REBOISEMENT ET ÉROSION COTIERE AU TOGO : LA MER AVANCE-T-ELLE REELLEMENT ?
45 jours d’articles pour annoncer juin 2026 / EPISODE 37
Le phénomène de l’érosion côtière continue d’inquiéter les populations vivant le long du littoral togolais. À Aného, Baguida, Agbodrafo ou encore Doévi kopé et Agbavi, la mer grignote progressivement les terres, détruisant habitations, routes et activités économiques.

Selon plusieurs études et observations relayées ces dernières années, l’océan Atlantique progresse effectivement sur certaines portions du littoral togolais à une vitesse moyenne comprise entre 1,8 et 5 mètres par an.

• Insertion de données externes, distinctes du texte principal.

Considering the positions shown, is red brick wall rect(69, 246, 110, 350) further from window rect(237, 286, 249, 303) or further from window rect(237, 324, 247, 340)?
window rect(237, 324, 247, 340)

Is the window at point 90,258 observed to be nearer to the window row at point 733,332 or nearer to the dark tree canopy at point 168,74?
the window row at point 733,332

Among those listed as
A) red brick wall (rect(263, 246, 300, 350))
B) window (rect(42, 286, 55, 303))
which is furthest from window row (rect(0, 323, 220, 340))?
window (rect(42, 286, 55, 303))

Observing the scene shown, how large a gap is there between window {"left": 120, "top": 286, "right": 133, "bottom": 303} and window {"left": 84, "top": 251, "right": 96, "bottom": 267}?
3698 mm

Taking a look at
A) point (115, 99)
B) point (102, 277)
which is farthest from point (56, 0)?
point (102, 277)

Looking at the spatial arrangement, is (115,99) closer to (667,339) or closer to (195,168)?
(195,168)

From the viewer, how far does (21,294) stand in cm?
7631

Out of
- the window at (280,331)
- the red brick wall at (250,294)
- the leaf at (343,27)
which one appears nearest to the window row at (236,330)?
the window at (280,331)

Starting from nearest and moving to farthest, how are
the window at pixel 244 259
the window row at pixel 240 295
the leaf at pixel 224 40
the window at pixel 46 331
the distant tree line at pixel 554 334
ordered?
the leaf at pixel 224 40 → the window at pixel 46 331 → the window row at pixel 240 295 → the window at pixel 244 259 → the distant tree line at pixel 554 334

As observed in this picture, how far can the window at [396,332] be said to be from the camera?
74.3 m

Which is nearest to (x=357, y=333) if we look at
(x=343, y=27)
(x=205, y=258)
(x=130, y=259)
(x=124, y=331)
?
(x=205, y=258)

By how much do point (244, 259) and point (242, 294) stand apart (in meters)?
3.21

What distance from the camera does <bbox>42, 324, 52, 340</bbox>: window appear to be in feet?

Dans certaines zones particulièrement fragiles, les chiffres sont encore plus alarmants. Des rapports évoquent des reculs de côte atteignant 10 mètres par an. Depuis les années 1990, plusieurs villages côtiers du Togo ont été partiellement ou totalement engloutis par la mer. Deux anciens tracés de la route Lomé-Aného ont déjà disparu sous les eaux.
En 2015, des autorités togolaises alertaient déjà sur des zones où la mer avait avancé de 5 à 20 mètres en seulement quelques semaines.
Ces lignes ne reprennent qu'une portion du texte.